Interesting take from ELK side
https://www.elastic.co/what-is/opensearch

Our products remain free and open, but Amazon can no longer freely use Elasticsearch and Kibana products without collaborating with us. Rather than collaborate with us and contribute back, Amazon created its own forked projects, which are less mature, not ready for production use, and provide inferior capabilities compared to Elasticsearch and Kibana.

LOL - someone sounds like they are just complaining that their toy was taken.

True, but they are probably right. Amazon and other providers bastardize open source projects because the licences doesn't require them to share their changes with the open source community.

That's not what the issue was. It was that they were allowed to USE the software without paying for it. It had nothing to do with being open source, and everything to do with having been free (to use.)

scottalanmiller

@pete-s said in Centralized Log Management:

Amazon and other providers bastardize open source projects because the licences doesn't require them to share their changes with the open source community.

Almost all licenses DO require that. BSD does not, but most do. In fact, that you must give back is often considered a requirement of being open source (but not always.)

scottalanmiller

@dashrender said in Centralized Log Management:

I guess I need to learn more about those licenses - I thought if you partook of those open source licenses - then made code changes and then made the code availalble outside of yourself - you had to give all new cold along with all the old - is that not so?

That's by license. Open source is simply a giant family of licenses that aren't closed. The variety is huge and you could go make your own license right now that is different from everything else. For most people, OS only means that the right to view the code exists.

That remains with ELK. It is still open to audit and compile. but it is no longer fully open to USE.

scottalanmiller

@dashrender said in Centralized Log Management:

i.e.
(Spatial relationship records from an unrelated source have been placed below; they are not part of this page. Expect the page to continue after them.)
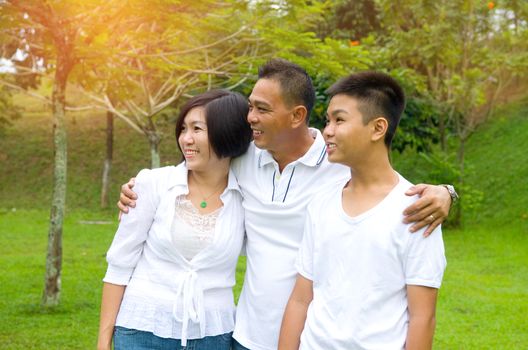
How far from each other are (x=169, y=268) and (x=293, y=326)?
1.64ft

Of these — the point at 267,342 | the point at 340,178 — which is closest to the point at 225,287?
the point at 267,342

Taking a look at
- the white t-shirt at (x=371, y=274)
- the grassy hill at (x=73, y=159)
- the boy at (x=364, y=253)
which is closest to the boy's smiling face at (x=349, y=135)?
the boy at (x=364, y=253)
I fork ES - I update it with my own code - call it "ES of Mine" I publish ES of Mine - don't I have to give all of my new code away because I used ES as the base?

Nope, nothing in the OS statement implies that in any way. You are thinking of one unique license called the GPL (copyleft) that specifically does that and is famous for it. Most OS licenses do not do that.

scottalanmiller

@pete-s said in Centralized Log Management:

Amazon is providing the service, not the software. So they don't need to adhere to GPL and similar licenses.

oh they have to adhere, it's just that the license clearly states that there are no limits on use. So they were adhering perfect.

ELK was upset that they didn't like how the code was being used when run in production and wanted control of the use of their code, not the reading or modification of the code.